Ela rodeou a mesa, a fim de ficar mais próxima da bola branca, que tinha ido para o canto oposto ao que ela estava antes. Estava mais próximo das sua bola da extremidade e era ali mesmo que a jogaria. O forró pé de serra tocava baixinho, deixando o lugar com mais clima ainda de cidadezinha do interior. Marcela balançava de leve, seguindo o ritmo da música.
Manu tentou não olhar muito tempo quando a ruiva se curvou e o vestido florido subiu, mostrando um pouco daquelas pernas alvas. Nem conseguiu prestar atenção direito na jogada ela fez. Sarah era uma tentação difícil de resistir. Em seguida fez a sua jogada, encaçapando a primeira bola do jogo. Como havia acertado, jogou outra vez e deixou outra bola bem próxima da caçapa.
– Ai quem me dera voltar pros braços do meu xodó. Saudade assim faz doer e amarga que nem jiló – Fábio cantou baixinho, enquanto fazia sua jogada e sacudia o quadril no ritmo da música. – Mas ninguém pode dizer que me viu triste a chorar. Saudade, o meu remédio é cantar.
– Que sinuca é essa?! – Marcela exclamou, pensando em como faria sua tacada, já que as bolas vermelhas estavam protegendo as amarelas. E não podia acertar as vermelhas primeiro, por que tinha penalidade de uma bola adversária sendo encaçapada. Naquele momento a música ficou esquecida ao fundo.
– E agora? – Sarah riu.
– Calma, estou pensando – rodeou a mesa duas vezes, analisando todas as bolas e todas as possíveis jogadas. – Vou tentar por aqui – parou na lateral da mesa e tentou fazer uma tabela forçada, mas não conseguiu acertar nem a amarela nem vermelha.
– Só estamos começando – o único rapaz sorriu torto e tomou o restante do liquido do copo. – Painho, coloca outra na mesa aí.

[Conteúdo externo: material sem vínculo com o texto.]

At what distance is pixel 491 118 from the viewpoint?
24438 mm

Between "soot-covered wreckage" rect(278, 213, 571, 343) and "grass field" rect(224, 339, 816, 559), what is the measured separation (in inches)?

Vai, Sarah, mantém a sinuca de bico.
– Pode deixar.
Depois de dito, Sarah fez a sua jogada. Tocou o taco o mais leve possível na bola branca, fazendo-a acertar a vermelha e colar nela. Riu quando viu Manu revirar os olhos Só que, diferente e Marcela, a loira conseguiu acertar a bola amarela e espalhou o jogo inteiro. O rapaz a parabenizou-a e piscou antes de fazer sua própria jogada. Acabou que Sarah e Fábio ganharam, encaçapando as quatro bolas, contra duas delas.
– Vocês pagam a cerveja – Fábio tratou de jogar para cima delas as quatro garrafas. – Afinal, vocês são as perdedoras.
– Roubando é mole – a fotógrafa franziu as sobrancelhas e tirou uma nota de dez reais do bolso do short jeans. – Você paga o resto, Mar.
– Acabei de lembrar. Amanhã a noite vai ter uma festa lá na casa de seu Tião. Aquela de sempre – ele disse, colocando as garrafas vazias de volta no balcão. – Vocês vão, né?
– Vamos sim – Manu respondeu e piscou para Sarah.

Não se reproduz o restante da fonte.